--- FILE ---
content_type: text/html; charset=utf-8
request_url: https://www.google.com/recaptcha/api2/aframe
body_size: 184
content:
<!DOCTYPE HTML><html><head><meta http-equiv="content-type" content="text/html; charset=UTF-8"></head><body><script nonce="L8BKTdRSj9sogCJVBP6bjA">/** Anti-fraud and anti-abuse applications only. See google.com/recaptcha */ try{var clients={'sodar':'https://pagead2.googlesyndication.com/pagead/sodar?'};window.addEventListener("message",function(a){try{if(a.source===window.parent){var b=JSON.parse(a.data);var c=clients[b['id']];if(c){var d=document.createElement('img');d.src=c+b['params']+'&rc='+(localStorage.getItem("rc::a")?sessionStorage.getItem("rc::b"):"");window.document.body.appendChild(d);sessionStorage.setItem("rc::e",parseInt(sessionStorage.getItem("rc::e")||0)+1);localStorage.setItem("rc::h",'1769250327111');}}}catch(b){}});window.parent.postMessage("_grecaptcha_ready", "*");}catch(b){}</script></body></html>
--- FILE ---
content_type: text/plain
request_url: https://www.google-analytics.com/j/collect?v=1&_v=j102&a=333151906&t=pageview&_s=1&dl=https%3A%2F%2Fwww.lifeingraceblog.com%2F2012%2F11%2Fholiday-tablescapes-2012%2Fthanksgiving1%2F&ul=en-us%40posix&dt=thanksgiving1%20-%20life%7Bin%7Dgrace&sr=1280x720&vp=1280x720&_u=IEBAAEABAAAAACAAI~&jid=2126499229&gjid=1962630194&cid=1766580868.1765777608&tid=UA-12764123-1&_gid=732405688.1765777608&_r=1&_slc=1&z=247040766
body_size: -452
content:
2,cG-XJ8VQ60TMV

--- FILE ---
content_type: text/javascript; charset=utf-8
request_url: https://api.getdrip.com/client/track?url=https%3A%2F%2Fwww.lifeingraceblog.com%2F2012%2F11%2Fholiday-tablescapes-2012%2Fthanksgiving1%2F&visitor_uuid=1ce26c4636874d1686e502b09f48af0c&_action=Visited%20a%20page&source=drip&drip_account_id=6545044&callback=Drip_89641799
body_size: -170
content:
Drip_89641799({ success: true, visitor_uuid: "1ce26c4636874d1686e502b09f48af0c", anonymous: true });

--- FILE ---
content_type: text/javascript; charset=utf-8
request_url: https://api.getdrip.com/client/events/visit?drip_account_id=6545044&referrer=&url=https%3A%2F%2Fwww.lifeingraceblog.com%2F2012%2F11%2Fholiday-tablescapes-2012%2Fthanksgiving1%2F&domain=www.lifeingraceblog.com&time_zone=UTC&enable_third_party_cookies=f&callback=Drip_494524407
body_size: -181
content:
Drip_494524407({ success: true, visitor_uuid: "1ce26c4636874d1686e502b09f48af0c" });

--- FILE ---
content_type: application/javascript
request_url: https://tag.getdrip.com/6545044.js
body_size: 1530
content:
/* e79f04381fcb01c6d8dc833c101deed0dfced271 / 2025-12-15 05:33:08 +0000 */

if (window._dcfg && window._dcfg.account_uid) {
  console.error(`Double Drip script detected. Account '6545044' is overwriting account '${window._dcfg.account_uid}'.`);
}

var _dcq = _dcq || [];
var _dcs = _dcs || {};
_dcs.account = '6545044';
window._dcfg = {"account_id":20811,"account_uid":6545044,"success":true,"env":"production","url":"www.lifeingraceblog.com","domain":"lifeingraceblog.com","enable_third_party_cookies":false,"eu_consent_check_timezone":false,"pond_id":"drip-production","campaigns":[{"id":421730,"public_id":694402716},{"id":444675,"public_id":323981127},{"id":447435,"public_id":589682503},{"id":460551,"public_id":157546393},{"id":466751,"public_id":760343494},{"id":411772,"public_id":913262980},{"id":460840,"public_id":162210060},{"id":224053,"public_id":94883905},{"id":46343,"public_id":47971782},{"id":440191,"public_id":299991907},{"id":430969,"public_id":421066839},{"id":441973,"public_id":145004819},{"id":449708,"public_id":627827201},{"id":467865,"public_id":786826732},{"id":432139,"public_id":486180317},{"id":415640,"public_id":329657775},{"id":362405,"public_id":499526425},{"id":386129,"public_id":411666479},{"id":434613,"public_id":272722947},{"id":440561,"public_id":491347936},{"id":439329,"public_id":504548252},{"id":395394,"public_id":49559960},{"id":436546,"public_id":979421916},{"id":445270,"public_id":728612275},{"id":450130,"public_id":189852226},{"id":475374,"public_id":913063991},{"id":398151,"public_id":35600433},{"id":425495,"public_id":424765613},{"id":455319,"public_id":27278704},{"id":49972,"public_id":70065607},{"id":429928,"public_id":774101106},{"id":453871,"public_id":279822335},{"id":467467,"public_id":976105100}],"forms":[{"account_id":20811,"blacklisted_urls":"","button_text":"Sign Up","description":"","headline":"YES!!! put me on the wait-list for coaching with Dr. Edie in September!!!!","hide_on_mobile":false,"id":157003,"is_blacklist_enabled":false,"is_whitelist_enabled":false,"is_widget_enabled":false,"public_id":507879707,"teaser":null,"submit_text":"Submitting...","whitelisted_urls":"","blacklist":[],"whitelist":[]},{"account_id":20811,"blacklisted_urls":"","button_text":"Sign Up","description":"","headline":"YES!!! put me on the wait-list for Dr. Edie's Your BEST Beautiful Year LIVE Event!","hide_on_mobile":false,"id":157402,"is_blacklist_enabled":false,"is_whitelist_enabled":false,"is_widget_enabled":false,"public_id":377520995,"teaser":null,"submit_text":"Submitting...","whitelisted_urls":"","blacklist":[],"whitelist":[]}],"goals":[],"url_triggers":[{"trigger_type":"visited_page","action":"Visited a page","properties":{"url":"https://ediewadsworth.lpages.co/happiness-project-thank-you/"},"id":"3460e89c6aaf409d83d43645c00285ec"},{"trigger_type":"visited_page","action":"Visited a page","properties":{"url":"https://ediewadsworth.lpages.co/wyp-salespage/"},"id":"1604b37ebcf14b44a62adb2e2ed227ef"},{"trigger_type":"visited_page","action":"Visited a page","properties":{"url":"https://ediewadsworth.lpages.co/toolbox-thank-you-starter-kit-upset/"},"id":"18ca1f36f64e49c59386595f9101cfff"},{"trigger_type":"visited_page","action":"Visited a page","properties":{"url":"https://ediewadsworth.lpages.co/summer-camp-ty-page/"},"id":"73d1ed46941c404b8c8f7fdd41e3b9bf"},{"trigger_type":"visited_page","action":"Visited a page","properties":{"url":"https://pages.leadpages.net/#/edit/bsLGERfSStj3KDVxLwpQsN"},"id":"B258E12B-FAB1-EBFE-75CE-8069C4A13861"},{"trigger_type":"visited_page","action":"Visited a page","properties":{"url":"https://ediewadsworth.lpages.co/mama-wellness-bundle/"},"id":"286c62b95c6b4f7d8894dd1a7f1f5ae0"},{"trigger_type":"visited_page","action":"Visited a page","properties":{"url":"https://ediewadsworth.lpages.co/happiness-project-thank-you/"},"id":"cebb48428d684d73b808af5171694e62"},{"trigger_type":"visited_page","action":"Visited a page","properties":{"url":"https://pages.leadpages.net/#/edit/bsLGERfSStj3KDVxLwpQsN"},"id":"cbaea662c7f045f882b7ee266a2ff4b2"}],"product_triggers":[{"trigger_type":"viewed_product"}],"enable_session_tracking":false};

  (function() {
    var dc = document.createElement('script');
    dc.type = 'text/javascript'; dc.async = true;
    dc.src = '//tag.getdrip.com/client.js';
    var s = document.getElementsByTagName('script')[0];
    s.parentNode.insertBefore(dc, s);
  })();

- - - -

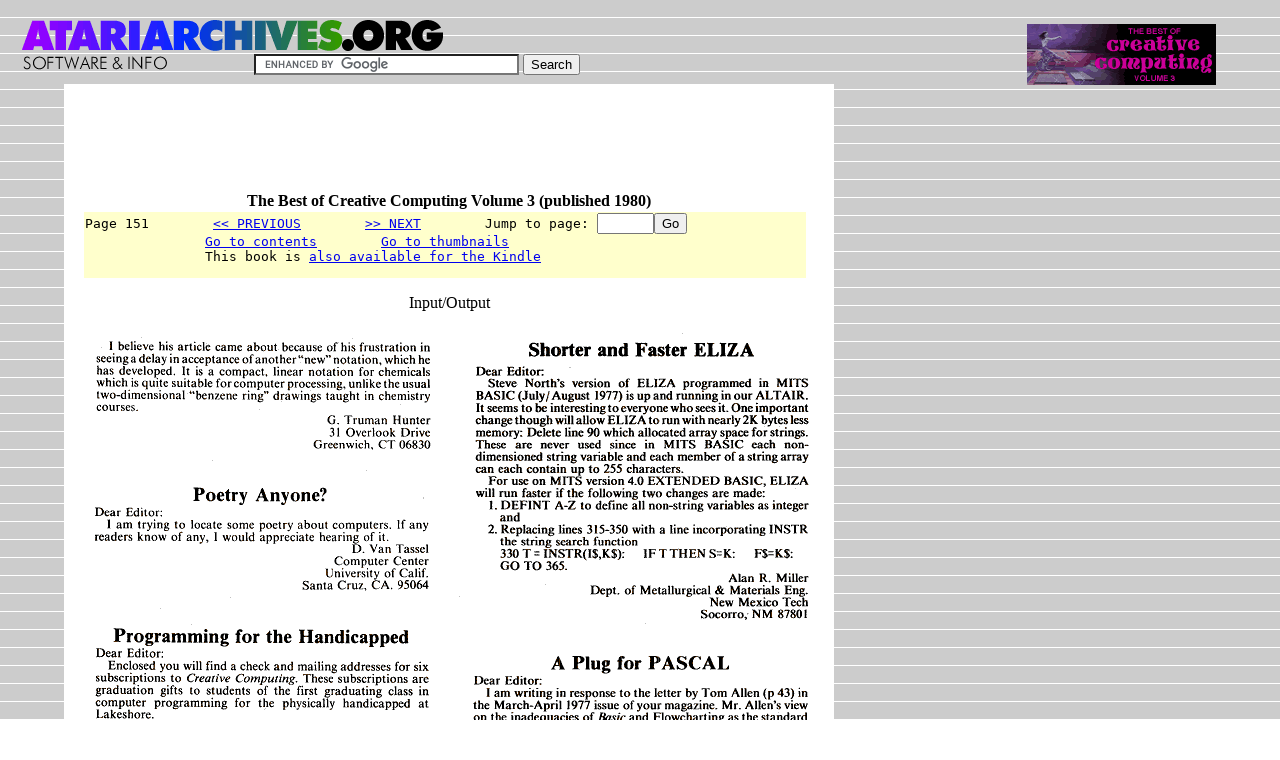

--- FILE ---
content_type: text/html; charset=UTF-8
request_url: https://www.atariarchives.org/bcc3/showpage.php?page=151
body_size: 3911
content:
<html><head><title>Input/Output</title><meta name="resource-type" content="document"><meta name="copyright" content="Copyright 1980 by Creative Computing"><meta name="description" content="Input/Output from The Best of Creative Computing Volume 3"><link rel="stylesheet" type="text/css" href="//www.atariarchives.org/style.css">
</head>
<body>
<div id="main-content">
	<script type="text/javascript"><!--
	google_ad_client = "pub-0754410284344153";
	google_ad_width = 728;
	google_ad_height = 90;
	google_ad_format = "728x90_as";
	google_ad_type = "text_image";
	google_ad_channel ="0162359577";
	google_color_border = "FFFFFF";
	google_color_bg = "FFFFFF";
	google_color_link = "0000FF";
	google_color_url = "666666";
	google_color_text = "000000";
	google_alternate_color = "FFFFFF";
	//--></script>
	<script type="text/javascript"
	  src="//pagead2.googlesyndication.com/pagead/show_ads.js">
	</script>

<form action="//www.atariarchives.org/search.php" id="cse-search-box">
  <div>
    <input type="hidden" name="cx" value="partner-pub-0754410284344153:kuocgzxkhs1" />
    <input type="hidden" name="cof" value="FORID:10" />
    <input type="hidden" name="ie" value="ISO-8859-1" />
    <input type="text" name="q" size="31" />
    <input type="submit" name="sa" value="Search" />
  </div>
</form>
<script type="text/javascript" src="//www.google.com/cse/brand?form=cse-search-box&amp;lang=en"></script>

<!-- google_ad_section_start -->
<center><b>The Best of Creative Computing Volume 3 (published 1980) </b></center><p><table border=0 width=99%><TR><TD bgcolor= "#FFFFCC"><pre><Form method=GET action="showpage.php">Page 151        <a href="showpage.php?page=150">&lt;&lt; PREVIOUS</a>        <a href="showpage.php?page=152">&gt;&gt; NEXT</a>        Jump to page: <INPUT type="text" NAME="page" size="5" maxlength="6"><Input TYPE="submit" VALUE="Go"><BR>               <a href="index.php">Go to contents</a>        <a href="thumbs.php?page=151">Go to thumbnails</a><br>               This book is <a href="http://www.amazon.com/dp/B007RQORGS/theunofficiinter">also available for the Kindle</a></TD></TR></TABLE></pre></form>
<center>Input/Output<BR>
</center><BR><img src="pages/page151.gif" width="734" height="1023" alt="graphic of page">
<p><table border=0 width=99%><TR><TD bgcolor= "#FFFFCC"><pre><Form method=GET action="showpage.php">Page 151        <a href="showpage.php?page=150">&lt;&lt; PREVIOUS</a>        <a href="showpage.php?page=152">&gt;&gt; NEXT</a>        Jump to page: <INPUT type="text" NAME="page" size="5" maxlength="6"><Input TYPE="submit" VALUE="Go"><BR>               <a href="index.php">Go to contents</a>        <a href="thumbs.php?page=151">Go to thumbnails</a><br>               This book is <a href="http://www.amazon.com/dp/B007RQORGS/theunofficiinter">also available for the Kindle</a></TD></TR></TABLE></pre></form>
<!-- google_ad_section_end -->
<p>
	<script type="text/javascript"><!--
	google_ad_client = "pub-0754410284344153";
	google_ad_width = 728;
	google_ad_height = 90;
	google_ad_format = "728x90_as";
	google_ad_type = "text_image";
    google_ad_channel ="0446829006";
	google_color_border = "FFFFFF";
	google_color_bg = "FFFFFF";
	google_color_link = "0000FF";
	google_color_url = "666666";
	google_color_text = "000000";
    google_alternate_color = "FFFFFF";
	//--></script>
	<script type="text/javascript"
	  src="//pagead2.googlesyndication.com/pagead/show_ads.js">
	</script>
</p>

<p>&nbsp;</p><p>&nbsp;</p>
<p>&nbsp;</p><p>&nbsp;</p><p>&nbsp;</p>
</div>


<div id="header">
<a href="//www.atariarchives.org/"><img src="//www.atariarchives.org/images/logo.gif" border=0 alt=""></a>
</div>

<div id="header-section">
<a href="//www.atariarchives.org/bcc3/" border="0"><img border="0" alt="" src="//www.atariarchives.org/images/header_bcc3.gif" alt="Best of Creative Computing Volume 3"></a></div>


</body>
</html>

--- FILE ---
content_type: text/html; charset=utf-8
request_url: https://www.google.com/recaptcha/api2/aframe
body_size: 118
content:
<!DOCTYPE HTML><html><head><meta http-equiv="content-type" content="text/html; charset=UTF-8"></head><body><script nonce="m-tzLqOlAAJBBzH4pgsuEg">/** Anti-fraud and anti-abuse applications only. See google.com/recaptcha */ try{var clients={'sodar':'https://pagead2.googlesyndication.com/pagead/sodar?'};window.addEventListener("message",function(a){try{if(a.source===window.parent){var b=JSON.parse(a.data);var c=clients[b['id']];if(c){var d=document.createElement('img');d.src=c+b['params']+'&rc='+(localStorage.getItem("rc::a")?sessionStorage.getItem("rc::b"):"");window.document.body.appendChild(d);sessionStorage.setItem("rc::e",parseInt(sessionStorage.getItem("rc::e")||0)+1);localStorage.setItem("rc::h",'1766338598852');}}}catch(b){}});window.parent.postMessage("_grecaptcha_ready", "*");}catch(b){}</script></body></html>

- - - -

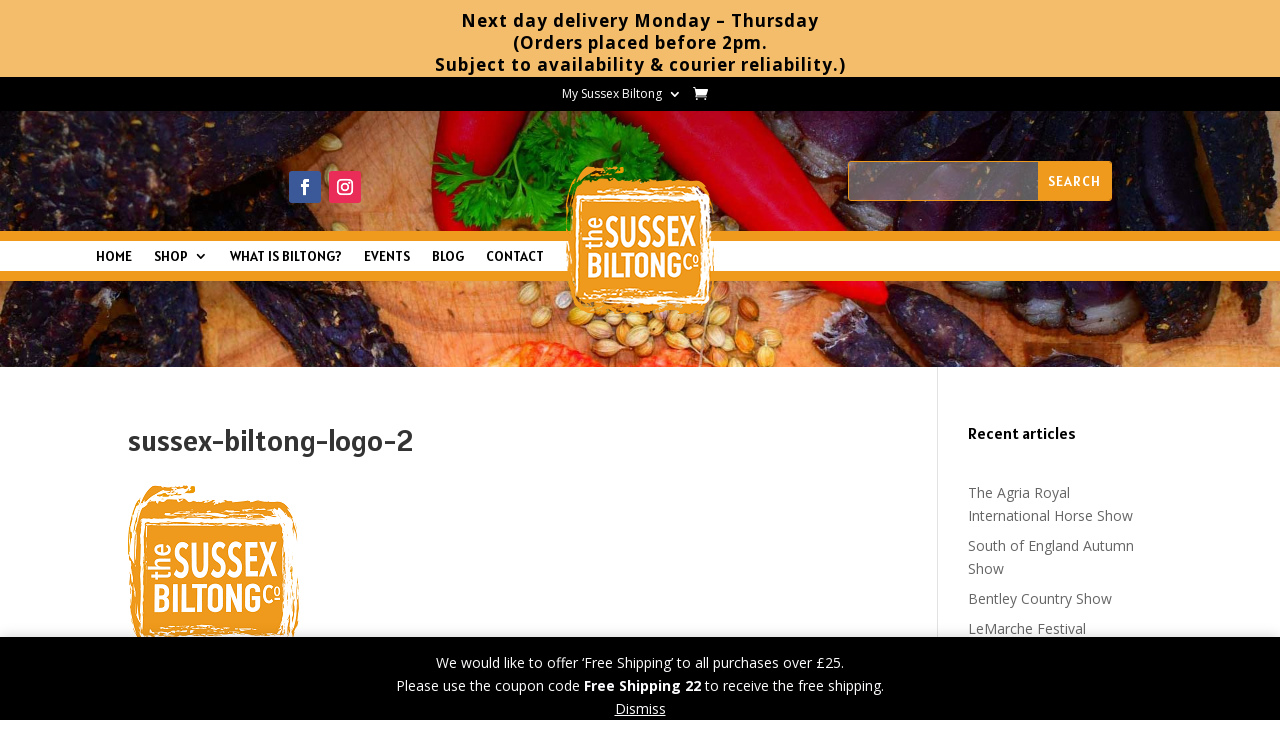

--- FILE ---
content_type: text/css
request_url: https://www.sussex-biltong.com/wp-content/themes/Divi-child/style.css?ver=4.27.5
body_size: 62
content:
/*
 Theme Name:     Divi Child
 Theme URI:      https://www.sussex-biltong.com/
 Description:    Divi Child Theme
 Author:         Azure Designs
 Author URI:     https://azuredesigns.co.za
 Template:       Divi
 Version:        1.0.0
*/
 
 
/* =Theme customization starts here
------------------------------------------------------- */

- - - -

* [TASK BRIEF] In the material above, find every line that has the string "images" and pull those lines out.

* [REPLY TO THE TASK]
<a href="//www.atariarchives.org/"><img src="//www.atariarchives.org/images/logo.gif" border=0 alt=""></a>
<a href="//www.atariarchives.org/bcc3/" border="0"><img border="0" alt="" src="//www.atariarchives.org/images/header_bcc3.gif" alt="Best of Creative Computing Volume 3"></a></div>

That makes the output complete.